# Finally got it done.....



## Jack "Pappy" Lewis (Nov 8, 2016)

For Frank Russo out of NY....he was wanting a hunting knife for his son, wanted light burl wooden handles. Did the file work today and fitted the handles with bamboo skews .... going to make the bolsters out of either stainless or damascus which ever he wants and then after it is heat treated and tempered I will pin it with either brass or stainless.

Reactions: Like 2 | EyeCandy! 1 | Way Cool 5


----------



## NYWoodturner (Nov 8, 2016)

Looking good Pappy. Nice job on the file work.

Reactions: Agree 1


----------



## Jack "Pappy" Lewis (Nov 14, 2016)

I went with Cherry Burl from West Virginia and then polished the Damascus bolsters instead of acid etching the, this one turned out nice.....hope Mr. Russo likes it. The sheath I did in black with the barbed wire stamping and double stitched it.
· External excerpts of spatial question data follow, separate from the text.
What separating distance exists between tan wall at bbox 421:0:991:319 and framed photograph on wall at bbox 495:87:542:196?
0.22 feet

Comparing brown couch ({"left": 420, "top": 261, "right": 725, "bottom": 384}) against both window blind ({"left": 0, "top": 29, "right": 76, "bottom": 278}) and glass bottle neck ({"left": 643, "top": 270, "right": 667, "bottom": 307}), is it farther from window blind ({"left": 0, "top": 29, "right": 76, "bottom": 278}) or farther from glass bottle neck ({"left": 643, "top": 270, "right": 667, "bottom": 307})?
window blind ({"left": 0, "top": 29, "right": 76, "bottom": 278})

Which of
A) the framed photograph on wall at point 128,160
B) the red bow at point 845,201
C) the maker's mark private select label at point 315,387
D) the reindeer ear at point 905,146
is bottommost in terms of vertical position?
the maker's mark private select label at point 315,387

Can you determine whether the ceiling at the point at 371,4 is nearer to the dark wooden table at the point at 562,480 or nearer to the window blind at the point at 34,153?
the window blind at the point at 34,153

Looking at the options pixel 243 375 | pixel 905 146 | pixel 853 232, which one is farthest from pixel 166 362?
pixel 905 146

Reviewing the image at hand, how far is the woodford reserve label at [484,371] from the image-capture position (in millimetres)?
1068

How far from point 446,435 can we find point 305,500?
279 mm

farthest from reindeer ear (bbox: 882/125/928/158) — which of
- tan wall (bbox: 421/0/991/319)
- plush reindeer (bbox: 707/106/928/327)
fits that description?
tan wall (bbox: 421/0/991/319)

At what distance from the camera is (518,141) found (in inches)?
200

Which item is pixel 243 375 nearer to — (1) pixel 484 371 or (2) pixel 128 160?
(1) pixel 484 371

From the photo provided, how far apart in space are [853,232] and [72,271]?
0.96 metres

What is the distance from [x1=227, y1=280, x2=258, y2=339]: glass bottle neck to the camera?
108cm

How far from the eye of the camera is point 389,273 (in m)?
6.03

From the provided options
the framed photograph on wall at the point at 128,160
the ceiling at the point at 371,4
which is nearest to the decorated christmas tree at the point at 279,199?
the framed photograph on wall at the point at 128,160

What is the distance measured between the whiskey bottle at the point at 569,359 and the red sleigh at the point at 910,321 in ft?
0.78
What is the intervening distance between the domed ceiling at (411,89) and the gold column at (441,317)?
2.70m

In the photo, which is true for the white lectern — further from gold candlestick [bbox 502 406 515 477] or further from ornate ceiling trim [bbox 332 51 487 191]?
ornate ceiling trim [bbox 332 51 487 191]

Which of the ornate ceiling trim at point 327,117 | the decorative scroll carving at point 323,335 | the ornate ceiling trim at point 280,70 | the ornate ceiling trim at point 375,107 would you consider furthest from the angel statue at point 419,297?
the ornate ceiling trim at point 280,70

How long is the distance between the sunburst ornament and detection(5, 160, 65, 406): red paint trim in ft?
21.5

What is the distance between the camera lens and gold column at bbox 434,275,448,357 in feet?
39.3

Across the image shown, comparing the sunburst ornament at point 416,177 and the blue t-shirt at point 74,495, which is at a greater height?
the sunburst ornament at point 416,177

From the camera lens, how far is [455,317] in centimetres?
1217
Reactions: Like 3 | EyeCandy! 1 | Way Cool 1


----------



## ripjack13 (Nov 14, 2016)

Is it yellow on purpose? I kinda like it....


----------



## Wildthings (Nov 14, 2016)

I think it's mirror finish is reflecting something. Nice job Pappy


----------



## Spinartist (Nov 14, 2016)

A blade he will treasure for his whole lifetime!!!


----------



## Jack "Pappy" Lewis (Nov 14, 2016)

thanks for the comments, it is yellow because of the blade reflecting...my tee shirt LOL


----------